A Cave of Her Own
When I was a kid, I remember going to my dad’s office all the time. I loved it there, and since he was a university professor, he had a ton of freedom and could pretty much bring us along whenever he wanted. He would walk down to the university daycare and pick me up after preschool, and the two of us would walk, hand in hand, back to his office building. We’d take the elevator up to the fourth floor, stopping at the vending machine on the way for treats, and head to his office and lab area. He had a small office, filled to the brim with books and papers and unorganized clutter. He also had a teaching lab, where graduate students would look at cell embryos and work on experiments that would be later shipped to Kennedy Space Center for launch into space. They may have been annoyed with the four-year-old running around, but they never acted like it. They’d give me candy and keep special treats in their desks. I’d draw them pictures and they’d post them proudly over their workspaces.

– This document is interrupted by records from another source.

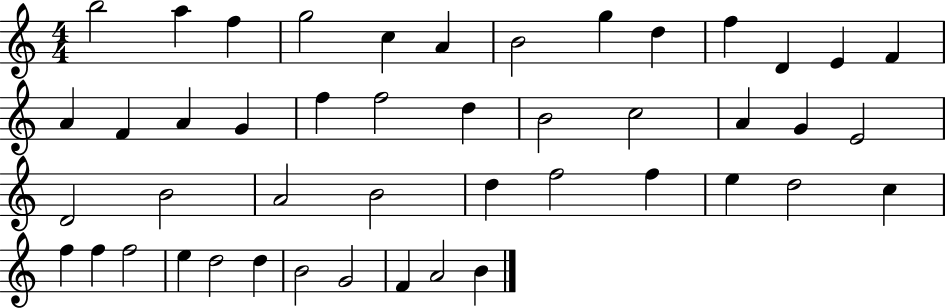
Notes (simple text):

B5/h A5/q F5/q G5/h C5/q A4/q B4/h G5/q D5/q F5/q D4/q E4/q F4/q A4/q F4/q A4/q G4/q F5/q F5/h D5/q B4/h C5/h A4/q G4/q E4/h D4/h B4/h A4/h B4/h D5/q F5/h F5/q E5/q D5/h C5/q F5/q F5/q F5/h E5/q D5/h D5/q B4/h G4/h F4/q A4/h B4/q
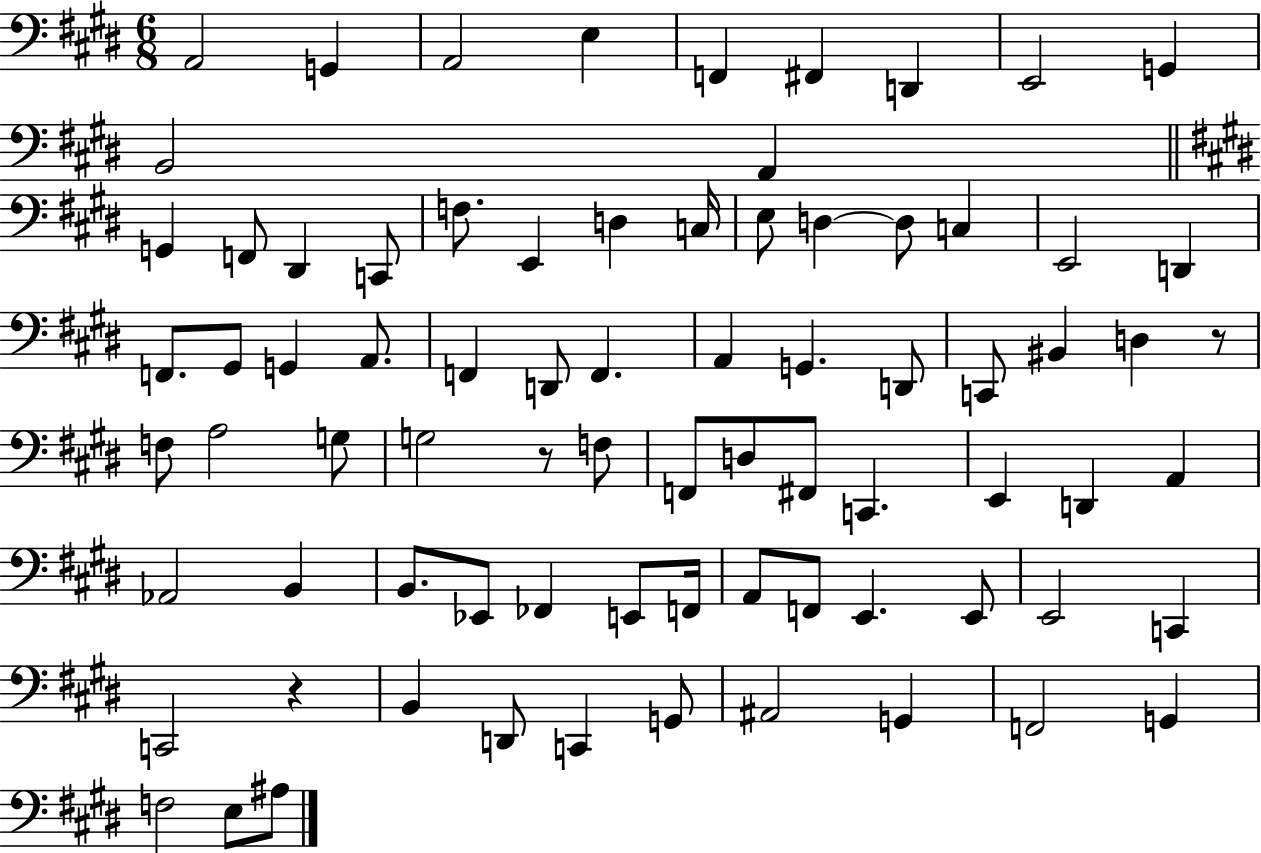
X:1
T:Untitled
M:6/8
L:1/4
K:E
A,,2 G,, A,,2 E, F,, ^F,, D,, E,,2 G,, B,,2 A,, G,, F,,/2 ^D,, C,,/2 F,/2 E,, D, C,/4 E,/2 D, D,/2 C, E,,2 D,, F,,/2 ^G,,/2 G,, A,,/2 F,, D,,/2 F,, A,, G,, D,,/2 C,,/2 ^B,, D, z/2 F,/2 A,2 G,/2 G,2 z/2 F,/2 F,,/2 D,/2 ^F,,/2 C,, E,, D,, A,, _A,,2 B,, B,,/2 _E,,/2 _F,, E,,/2 F,,/4 A,,/2 F,,/2 E,, E,,/2 E,,2 C,, C,,2 z B,, D,,/2 C,, G,,/2 ^A,,2 G,, F,,2 G,, F,2 E,/2 ^A,/2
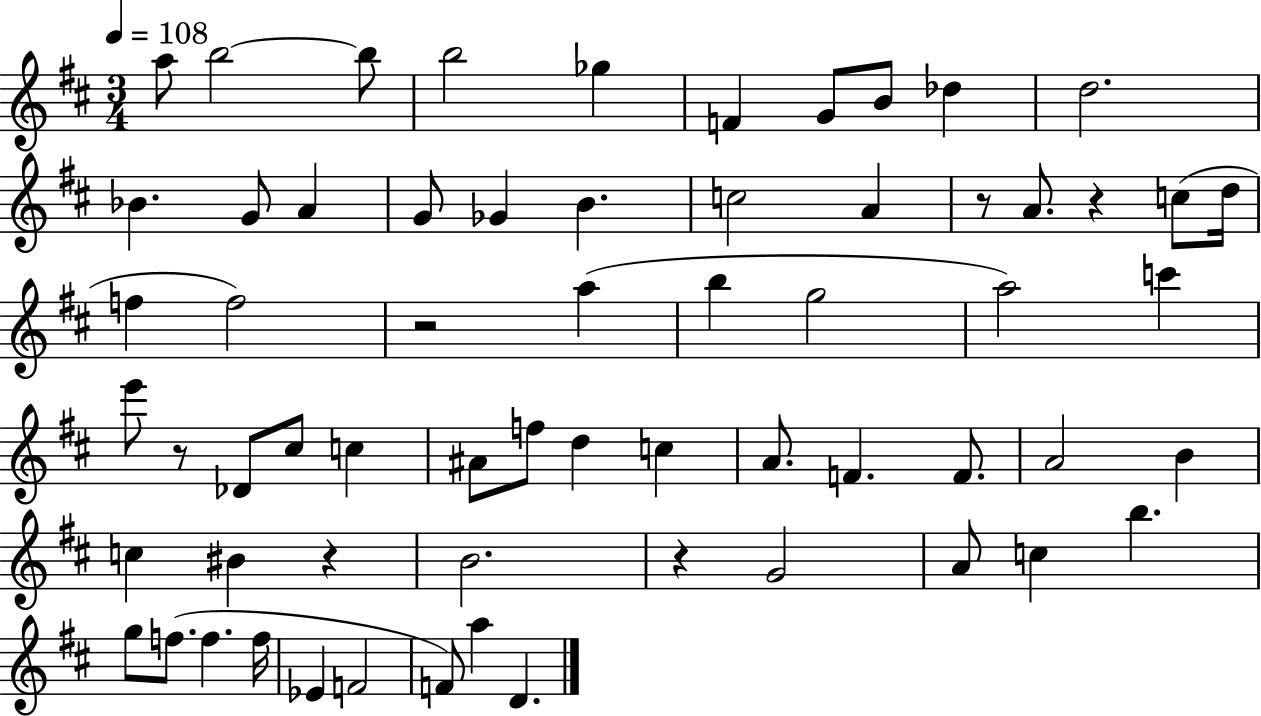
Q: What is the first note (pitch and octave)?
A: A5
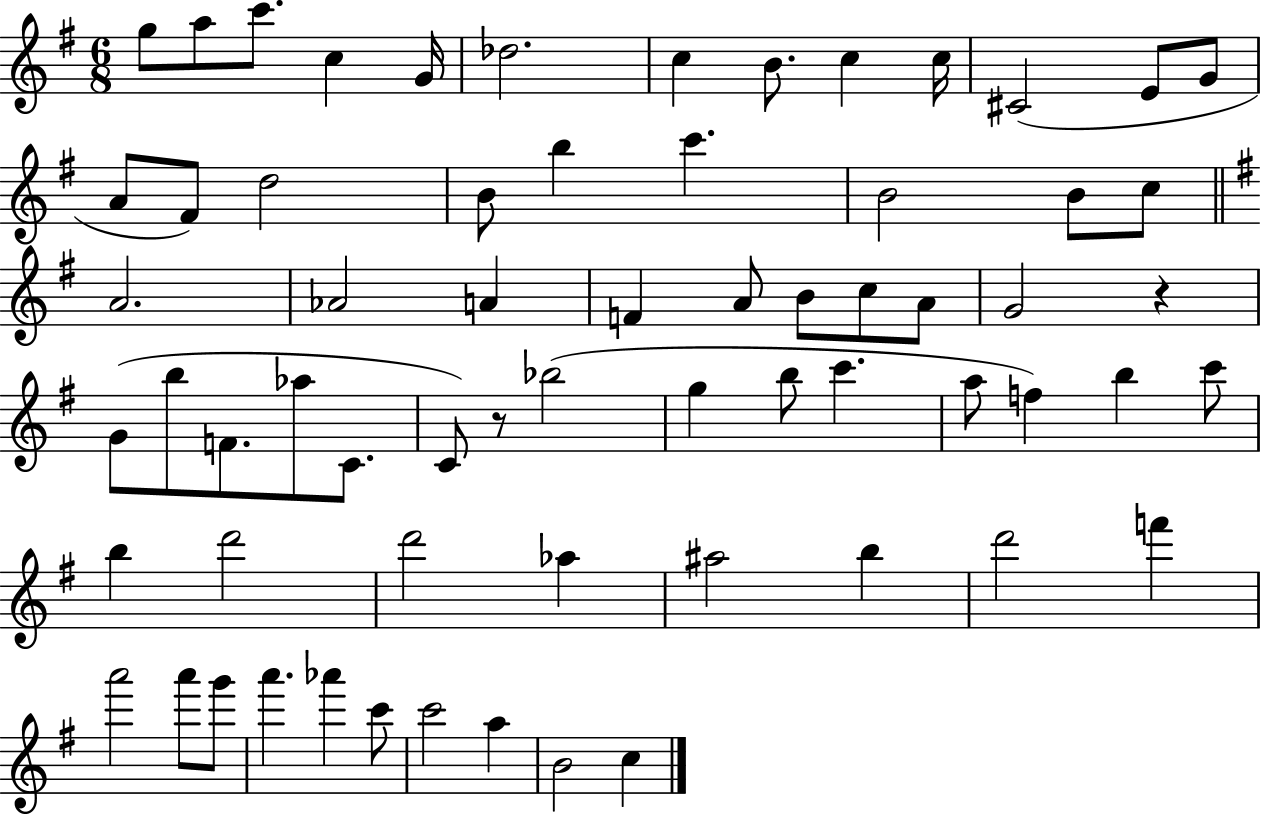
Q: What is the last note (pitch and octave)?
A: C5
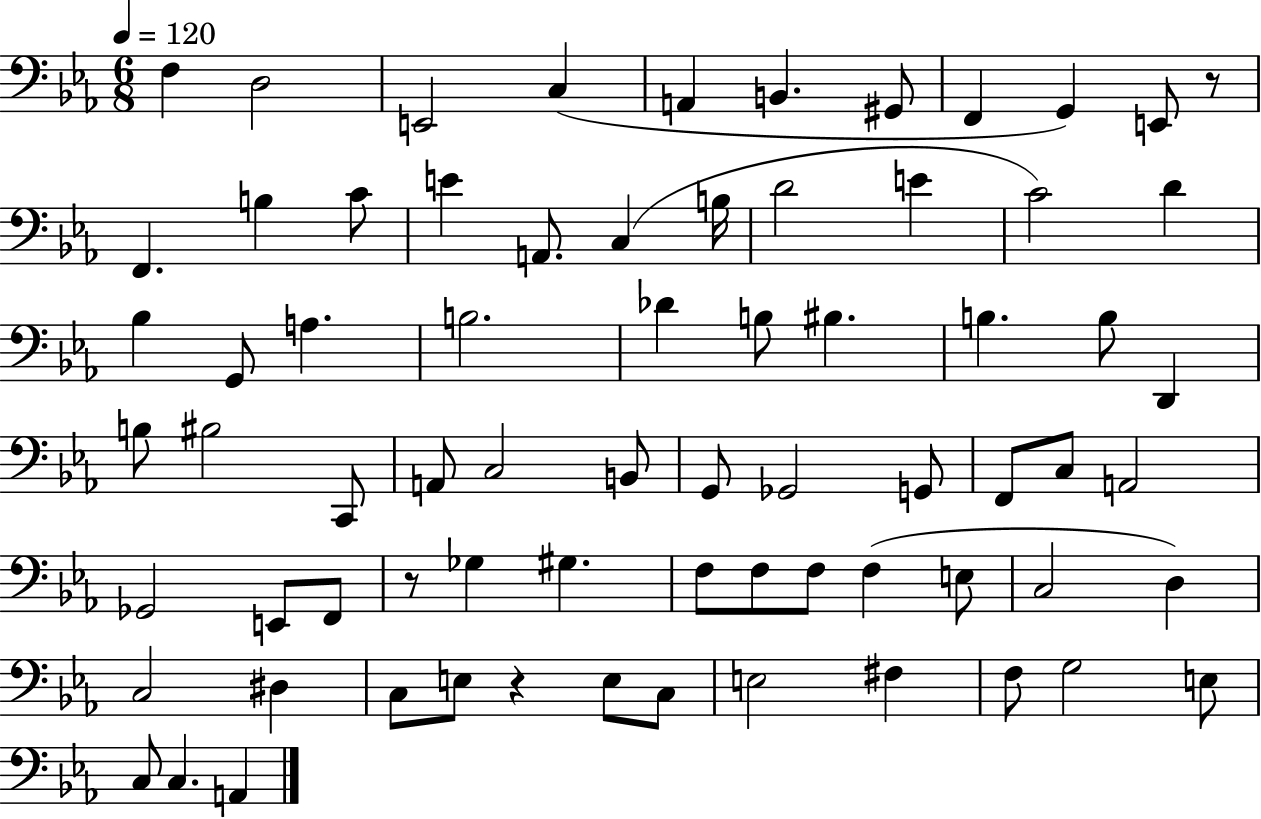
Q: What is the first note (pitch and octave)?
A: F3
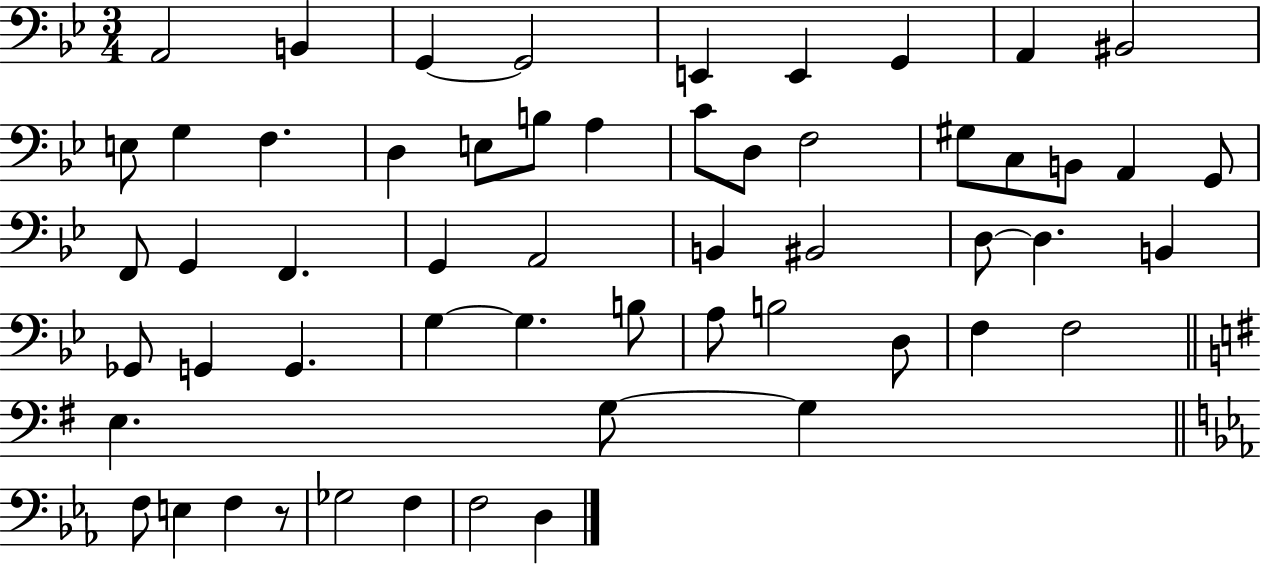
{
  \clef bass
  \numericTimeSignature
  \time 3/4
  \key bes \major
  a,2 b,4 | g,4~~ g,2 | e,4 e,4 g,4 | a,4 bis,2 | \break e8 g4 f4. | d4 e8 b8 a4 | c'8 d8 f2 | gis8 c8 b,8 a,4 g,8 | \break f,8 g,4 f,4. | g,4 a,2 | b,4 bis,2 | d8~~ d4. b,4 | \break ges,8 g,4 g,4. | g4~~ g4. b8 | a8 b2 d8 | f4 f2 | \break \bar "||" \break \key e \minor e4. g8~~ g4 | \bar "||" \break \key ees \major f8 e4 f4 r8 | ges2 f4 | f2 d4 | \bar "|."
}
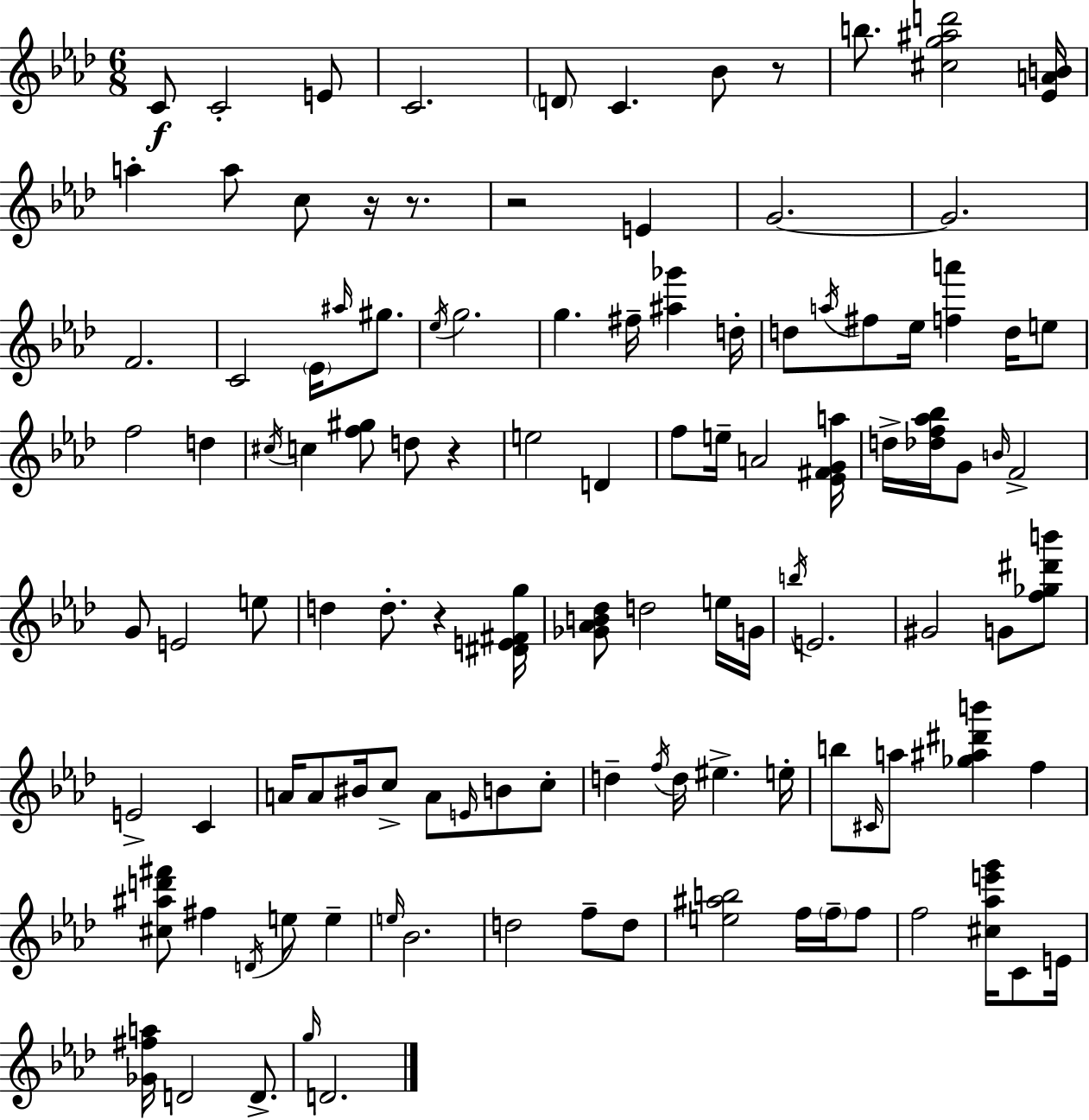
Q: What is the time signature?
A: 6/8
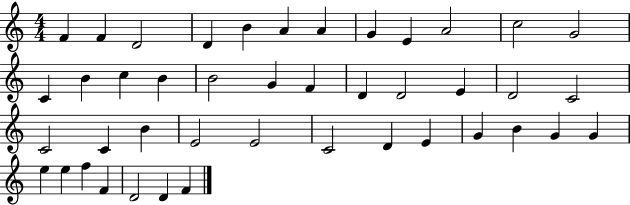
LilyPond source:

{
  \clef treble
  \numericTimeSignature
  \time 4/4
  \key c \major
  f'4 f'4 d'2 | d'4 b'4 a'4 a'4 | g'4 e'4 a'2 | c''2 g'2 | \break c'4 b'4 c''4 b'4 | b'2 g'4 f'4 | d'4 d'2 e'4 | d'2 c'2 | \break c'2 c'4 b'4 | e'2 e'2 | c'2 d'4 e'4 | g'4 b'4 g'4 g'4 | \break e''4 e''4 f''4 f'4 | d'2 d'4 f'4 | \bar "|."
}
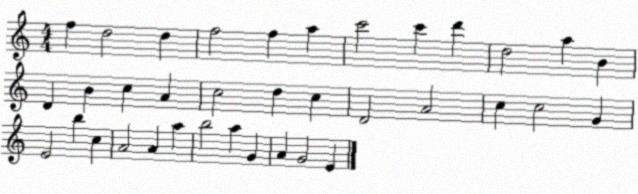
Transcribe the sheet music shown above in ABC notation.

X:1
T:Untitled
M:4/4
L:1/4
K:C
f d2 d f2 f a c'2 c' d' d2 a B D B c A c2 d c D2 A2 c c2 G E2 b c A2 A a b2 a G A G2 E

Eventually I’d settle in right underneath the extra desk my dad kept in his office. I’d create a path through the stacked books and papers, sometimes stacked as tall as me, and would go into my “cave,” the area underneath the desk. I decorated it with drawings and pictures, I’d read books with a flashlight and enjoy whatever special treat I’d picked from the vending machine. My dad would sit at his own desk, close by, working quietly, but always stopping if I needed help or wanted to show him something. Now my dad has risen in the ranks and no longer uses that old office. He has a fancy desk in a different building, one with a nameplate that says “Dean of Arts and Sciences” on it. But his old office is still there, shut up tight, untouched since he was promoted years ago. He claims he never had time to clean it out, and no one needed it, so there it sits. A time capsule, with my faded drawings still decorating the walls.
There are days when being a working parent is just too much for me. Days when all I want is to let Lulu sleep in, instead of forcing her awake before the sun is up. Days when I feel like I’m just missing so much. Preparing for this new baby, touring daycares and paying entrance fees, makes it worse. I start to worry and wonder, am I doing the right thing? Am I ruining them? Will they resent the fact that I worked, instead of staying home with them, making cookies and going to the zoo?
But then I have those days. Lu comes to work with me, awed by my job and my work clothes and my office. Running from desk to desk, office to office, saying hi to everyone and receiving treats. And soon enough she settles in with a special treat from the vending machine and a box of crayons, and before I know it, I look under my desk and see this:
When we leave, she begs to come back again. She can’t wait to spend another day at mommy’s work. And I know that these memories will always be with her, as strong as ones depicting a trip to the zoo.
I may not be doing it the way everyone else does, but I think I’m getting it right.